VanRoekel: Cut recurring costs to fund new projects

Federal Chief Information Officer Steven VanRoekel's chief aim in office is to cut down the amount of money agencies spend on technology operations and maintenance so that they can plow that money back into new initiatives, he said Tuesday.

Traditionally, the government has funded new projects by adding money to the budget rather than by reducing spending on day-to-day expenses, he said during FOSE's 2012 conference on government technology. The result is that federal information technology spending grew about 7 percent every year during the decade prior to 2009.

Since President Obama took office amid the 2008 financial crisis, federal IT spending has leveled off at about $80 billion annually.

"I'm proud to say that in the last three years on that flat or declining budget we've actually innovated a lot," VanRoekel said.

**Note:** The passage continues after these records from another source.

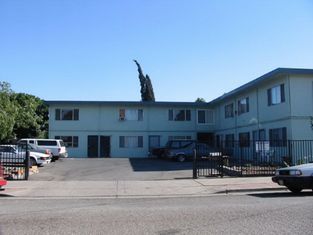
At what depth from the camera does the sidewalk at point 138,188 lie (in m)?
16.5

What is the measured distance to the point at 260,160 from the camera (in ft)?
83.9

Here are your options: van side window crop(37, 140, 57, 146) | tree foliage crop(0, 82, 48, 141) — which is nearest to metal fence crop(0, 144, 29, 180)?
van side window crop(37, 140, 57, 146)

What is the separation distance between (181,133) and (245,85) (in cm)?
1265

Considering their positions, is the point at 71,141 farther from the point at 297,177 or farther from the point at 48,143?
the point at 297,177

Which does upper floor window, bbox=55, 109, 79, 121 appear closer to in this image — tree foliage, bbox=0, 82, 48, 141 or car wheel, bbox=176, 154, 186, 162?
tree foliage, bbox=0, 82, 48, 141

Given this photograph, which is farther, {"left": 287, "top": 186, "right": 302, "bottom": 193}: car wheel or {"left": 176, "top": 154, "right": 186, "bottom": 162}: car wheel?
{"left": 176, "top": 154, "right": 186, "bottom": 162}: car wheel

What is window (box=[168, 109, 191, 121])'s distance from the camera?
4531cm

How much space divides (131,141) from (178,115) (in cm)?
515

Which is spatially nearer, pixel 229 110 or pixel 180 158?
pixel 180 158

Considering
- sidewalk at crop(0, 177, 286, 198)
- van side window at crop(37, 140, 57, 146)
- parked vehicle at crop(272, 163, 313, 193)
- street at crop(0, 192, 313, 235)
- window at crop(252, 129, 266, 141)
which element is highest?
window at crop(252, 129, 266, 141)

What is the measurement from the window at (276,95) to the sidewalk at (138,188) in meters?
9.70

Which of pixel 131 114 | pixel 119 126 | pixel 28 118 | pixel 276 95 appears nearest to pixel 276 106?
pixel 276 95

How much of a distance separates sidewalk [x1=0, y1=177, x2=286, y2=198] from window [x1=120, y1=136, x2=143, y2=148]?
78.8ft

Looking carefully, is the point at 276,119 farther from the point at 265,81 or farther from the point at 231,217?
the point at 231,217
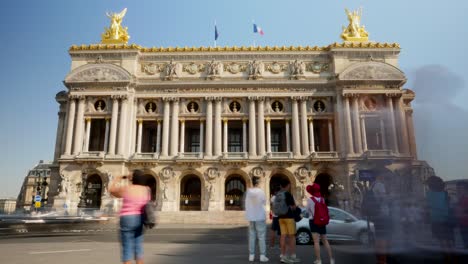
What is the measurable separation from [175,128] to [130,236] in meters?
36.3

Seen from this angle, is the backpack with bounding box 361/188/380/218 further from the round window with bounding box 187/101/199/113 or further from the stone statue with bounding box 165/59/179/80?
the stone statue with bounding box 165/59/179/80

Homeland Security Department CIO Richard Spires instituted a 10 percent cut in operations and maintenance spending across the department in the administration's fiscal 2013 budget request to free up money for new initiatives. Other agency CIOs have described similar processes but without an across-the-board mandate.

VanRoekel said initiatives to consolidate federal data centers, shift more of the IT budget to cloud computing and a "maniacal focus on rooting out duplication" were allowing agencies to invest in new technologies.

The Defense Department's 2013 IT budget request, for instance, is down more than $1 billion, largely because the department cut costs associated with maintaining data centers, he noted.

Among the ways VanRoekel's office is cutting down on duplication, he said, is with the new PortfolioStat process he announced Friday.

PortfolioStat is modeled after TechStat, a program VanRoekel said has saved the federal government $4 billion since it was instituted in 2009. In TechStat sessions, managers of troubled programs are required to make adapt-or-perish presentations before agency technology leaders or the federal CIO himself. The process forces senior officials to either fix worthwhile programs or cut their losses on those offering a poor return on investment.

PortfolioStat is an opportunity for CIOs and chief operating officers to look horizontally across an agency and identify places where services can more easily be shared ,VanRoekel said Tuesday.

The U.S. Agriculture Department, for instance, has moved from more than 20 separate email systems to only one cloud-based system during the past year and recently consolidated more than 700 mobile phone contracts into three blanket purchase agreements, he said.